Given data
******************************

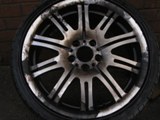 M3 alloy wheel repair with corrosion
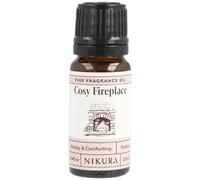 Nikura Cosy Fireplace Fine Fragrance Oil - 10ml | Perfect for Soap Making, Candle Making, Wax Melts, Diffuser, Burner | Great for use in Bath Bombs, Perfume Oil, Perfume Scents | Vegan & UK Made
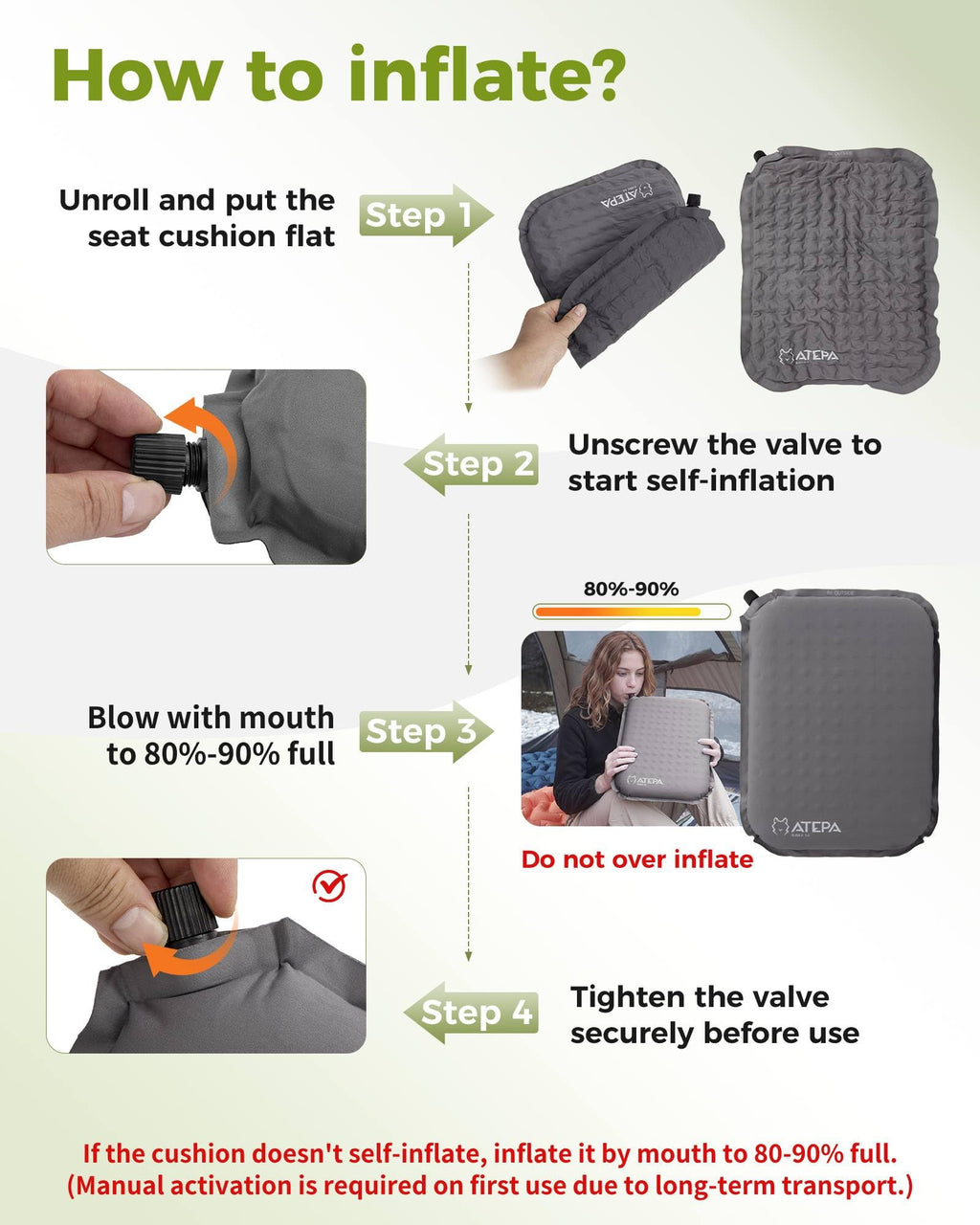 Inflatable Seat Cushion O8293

******************************

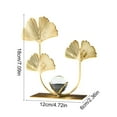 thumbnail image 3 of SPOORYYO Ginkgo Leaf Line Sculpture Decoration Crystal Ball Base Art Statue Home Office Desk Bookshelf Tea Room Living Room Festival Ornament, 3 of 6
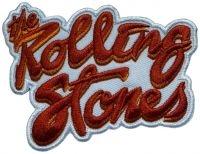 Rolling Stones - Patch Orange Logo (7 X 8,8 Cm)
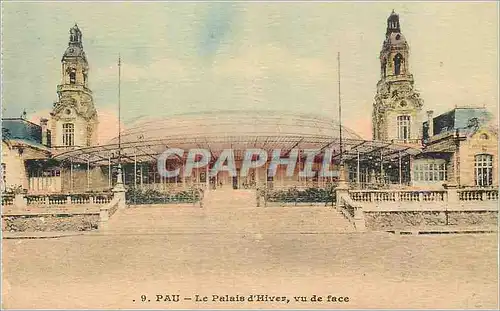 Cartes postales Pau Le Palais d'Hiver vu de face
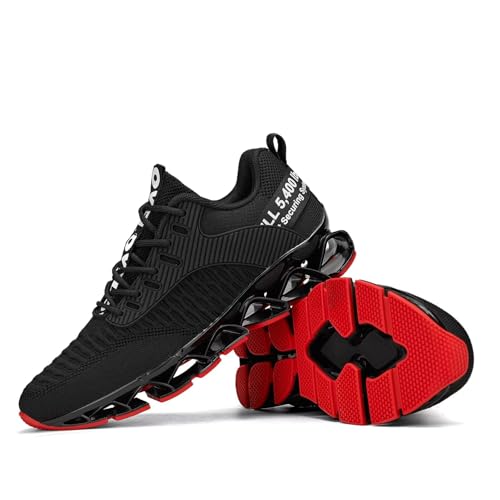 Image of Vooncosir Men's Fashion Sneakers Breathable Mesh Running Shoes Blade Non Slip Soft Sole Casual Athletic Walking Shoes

******************************

Try it
Could you edit the data from the line holding "thumbnail image 3" through the line holding "Image of Vooncosir", inclusive, so that "Patch" becomes "Badge" and nothing else changes? Return only those lines, without the pictures.

Output of the exercise
 thumbnail image 3 of SPOORYYO Ginkgo Leaf Line Sculpture Decoration Crystal Ball Base Art Statue Home Office Desk Bookshelf Tea Room Living Room Festival Ornament, 3 of 6
 Rolling Stones - Badge Orange Logo (7 X 8,8 Cm)
 Cartes postales Pau Le Palais d'Hiver vu de face
 Image of Vooncosir Men's Fashion Sneakers Breathable Mesh Running Shoes Blade Non Slip Soft Sole Casual Athletic Walking Shoes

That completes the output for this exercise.